Hier wurde bereits für den Quartiersbereich (entspricht in etwa dem bisherigen Spielbereich B) eine Mindestfläche von 5.000 m², für den Gemeinde- bzw. Ortsteilbereich (bisheriger Spielbereich A) sogar
eine Mindestfläche von 10.000 m² festgelegt.

– Eine zum Spielen ausgewiesene Fläche im Quartiersbereich erfordert eine Mindestgröße von 5.000 m² und sollte in max. 400 m fußläufig erreichbar sein (für Kinder im Alter von sechs bis zwölf Jahren). Der Ortsteil Schneidhain ist ein sogenannter Quartiersbereich.

– Eine zum Spielen ausgewiesene Fläche im Ortsbereich erfordert eine Gesamtfläche von mindestens 10.000 m² und sollte in max. 1.000 m fußläufig erreichbar sein.

Einfriedungen

Kinderspielplätze sind grundsätzlich mit einer Begrenzung zu versehen, bei Neuanlagen sind zudem strengere Lärmschutzvorschriften zu beachten. In der DIN 18034 ist festgelegt, wie die Einfriedungen (Umrandungen der Spielplätze) auszusehen haben.

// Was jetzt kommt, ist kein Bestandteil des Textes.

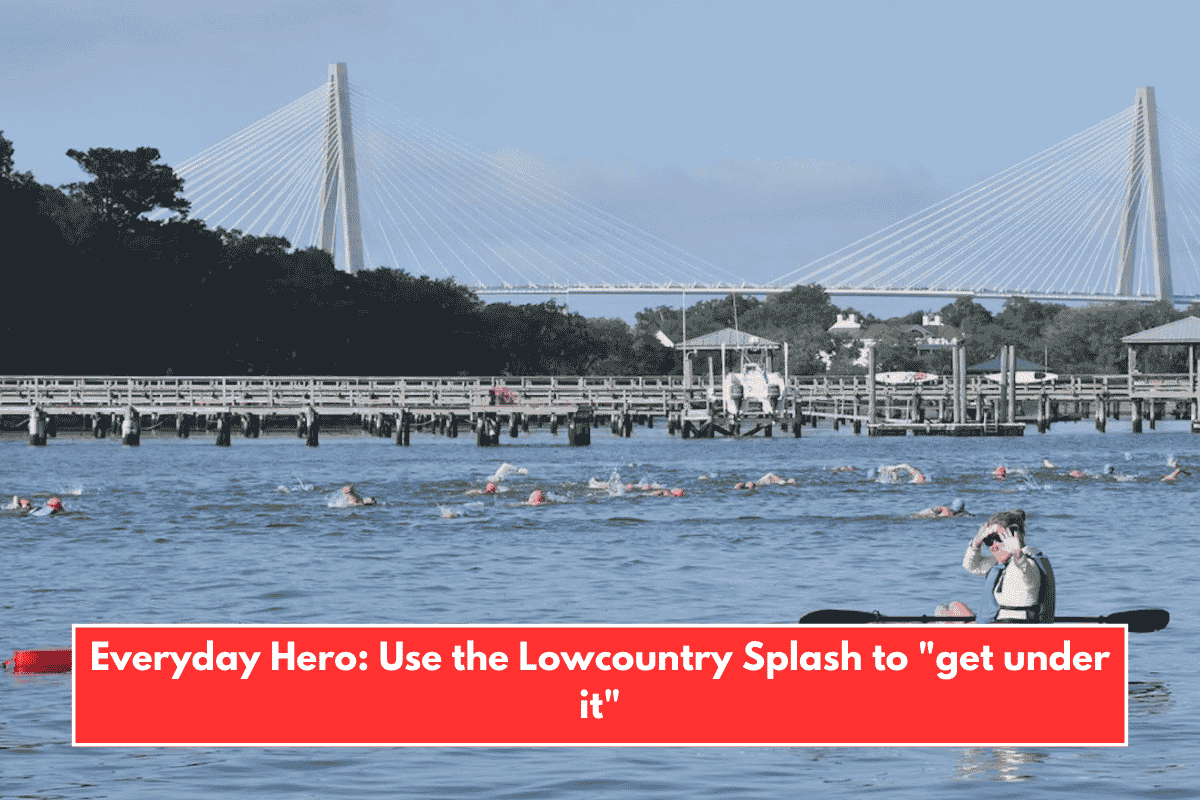 Everyday Hero: Use the Lowcountry Splash to "get under it"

Die Einfriedungen sollen die Aufmerksamkeit beim Verlassen des Spielplatzes wieder auf den Straßenverkehr lenken. Den Kindern muss durch die Umzäunung bewusst sein, dass sie den Spielbereich verlassen. Einfriedungen können z.B. durch Zäune oder als dichte Hecken ausgebildet werden.

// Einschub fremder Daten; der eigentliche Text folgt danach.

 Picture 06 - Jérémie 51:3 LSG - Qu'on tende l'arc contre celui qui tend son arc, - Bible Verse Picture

Ballspielbereiche müssen mit mind. 4 m hohen Schutzgittern zu angrenzenden Grundstücken und Straßen abgegrenzt werden.

Bei einer Neuanlage sind Rollschuhbahnen mit Lärmschutzwänden zu versehen.

Mindestabstand eines Bolzplatzes zu einem Wohngebiet: 30 m

Flächenbedarf der Spielgeräte

Bei Spielgeräten gibt es einen sogenannten Fallraum und einen Freiraum. Das Mindestmaß für einen Fallraum beträgt 1,5 m, bei Karussells sogar mindestens 2 m.

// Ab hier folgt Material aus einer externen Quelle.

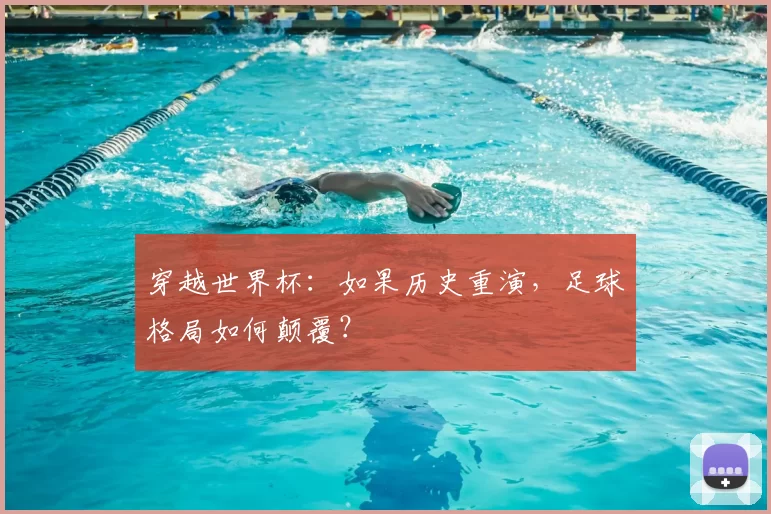 穿越世界杯:如果历史重演,足球格局如何颠覆?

Für eine normale Doppelschaukel mit einer Balkenhöhe von 210 cm ist allein ein Fallraum (Fallschutzfläche) von ca. 7,5 x 3,5 Metern vorzusehen. Der Freiraum muss also noch größer sein.

Fall- und Freiraum seitlich des Karussells mindestens 2 m.

Fazit: Auf dem neuen Spielplatzgelände findet nur ein Bruchteil der Spielgeräte Platz, die bisher vorhanden sind.